NOTE! This is a read-only copy of the ENCODE2 wiki.
Please go to the ENCODE3 wiki for current information.

Small RNA Seq Hannon Lab

From Encode2 Wiki
Jump to: navigation, search

CONTACT INFO

These libraries were constructed by "Vihra Sotirova" <sotirova@cshl.edu> in the Hannon lab.


SUBMITTED RNA TYPES THIS PROTOCOL APPLIES TO

All ENCODE Transcriptome small RNA datasets


PROTOCOL DETAILS

This protocol is used by the Hannon lab to generate all the small RNA (20-200) ENCODE libraries. It generates stranded single-end reads. It will capture both capped (in so far as they are eliminated with Tobacco Acid Pyrophosphatase) and native 5' monophosphate ends. There are no additional fragmentation steps of the 20-200 RNA during library generation hence we get higher read densities at the 5' ends of transcripts.

LIBRARY CONSTRUCTION: (expand)

STEP 1: rRNA Elimination

Ribominus the RNA according to Invitrogens directions and supplemented with custom LNA probes.

(Provide LNA probe sequences).

STEP 2: Tobacco Acid Pyrophosphatase 5' Cap Removal leaving 5' monophosphates.

STEP 3: C-tailing (polyA kit, Ambion AM1350)
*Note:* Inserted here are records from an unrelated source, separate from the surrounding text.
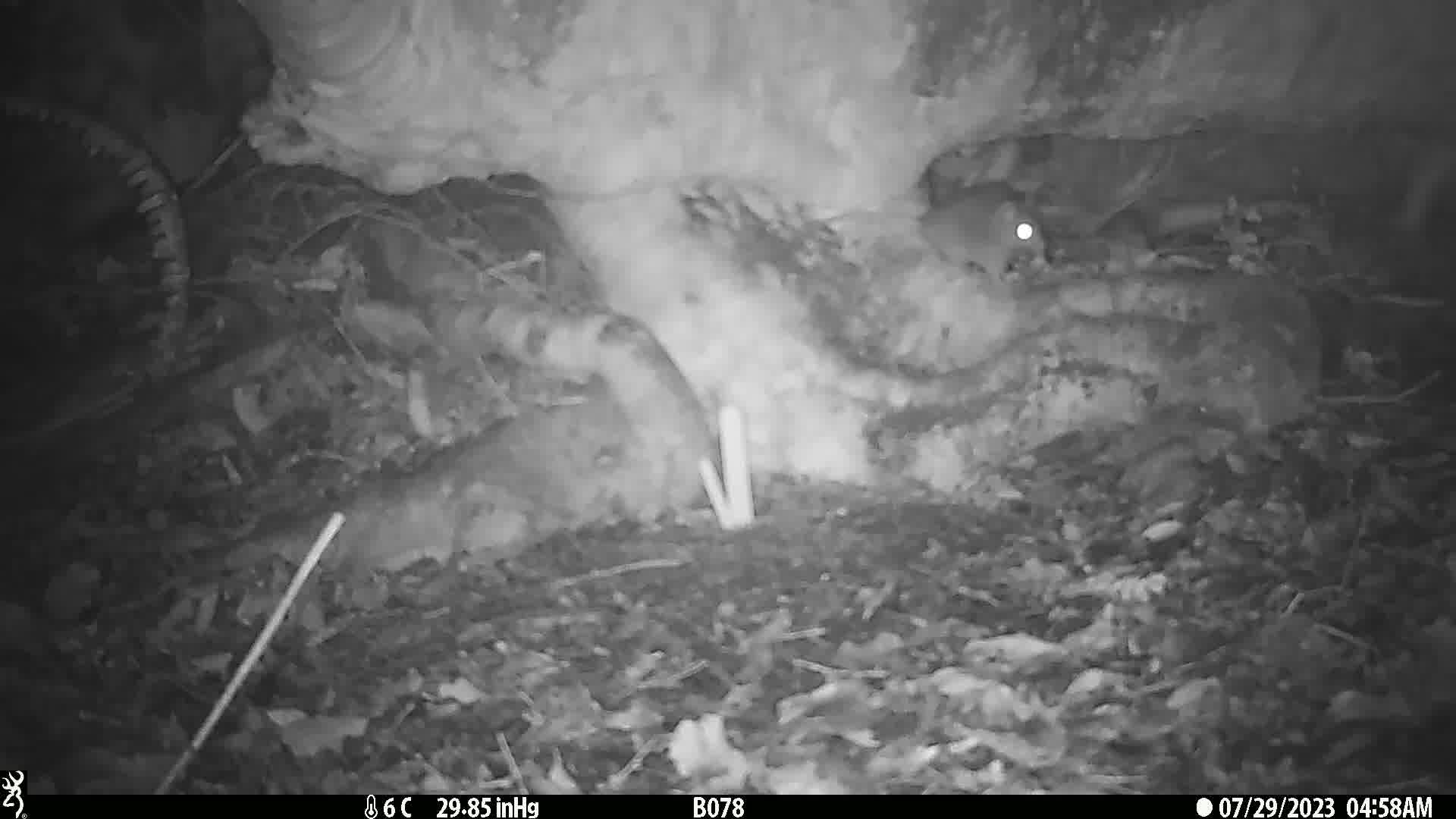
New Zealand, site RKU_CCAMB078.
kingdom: Animalia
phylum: Chordata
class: Mammalia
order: Rodentia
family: Muridae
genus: Rattus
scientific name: Rattus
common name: rat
Rat (Rattus).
STEP 4: 5' RNA Linker Ligation

STEP 5: First Strand Synthesis

STEP 6: PCR Amplifiation

STEP 7: Removal of RNA

STEP 8: PCR Clean-up

STEP 9: Library Assessment

OLIGO SEQUENCES:

 5' Linker-1:rCrGrArCrUrGrGrArGrCrArCrGrArGrGrArCrArCrUrGrArCrArUrGrGrArCrUrGrArArGrGrArGrUrArGrArArA
 -or- (depending on dataset)
 5' Linker-2:rCrArCrGrArGrGrArCrArCrUrGrArCrArUrGrGrArCrUrGrArArGrGrArGrUrArGrArArA
 RT: 5′TCGCGAGCGGCCGCGGGGGGGGGGGGGGG 3′
 PCR: 5′CAAGCAGAAGACGGCATACGATCGCGAGCGGCCGCGGGGGG 3′
 PCR: 5′ AATGATACGGCGACCACCGACACGAGGACACTGACATGGACTGAAGGAGTAGAAA 3′ 
 Seq: 5′ CACGAGGACACTGACATGGACTGAAGGAGTAGAAA 3′

SEQUENCING: It is essential to perform the on-flow cell enrichment at 65C when sequencing C-tailed libraries. This greatly increases the number of reads. The reads are 36 n'tds in length.

MAPPING:

Sequence reads underwent quality filtration using Illumina standard pipeline (Gerlad). Identical reads were collapsed while maintaining their multiplicity information. The 3′ sequencing adaptor was removed from the reads using a custom clipper program, which aligned the adaptor sequence to the short-reads, allowing up to 2 mismatches and no indels. The trimmed sequences were aligned to the human genome (NCBI build 36, hg18) using Nexalign (Lassmann et al., not published). The alignment parameters tuned to tolerate up to 2 mismatches and no indels. Ee allow up to 100 hits of a multimappers. The best (how is best defined?) hit/s were reported in a bed-like format.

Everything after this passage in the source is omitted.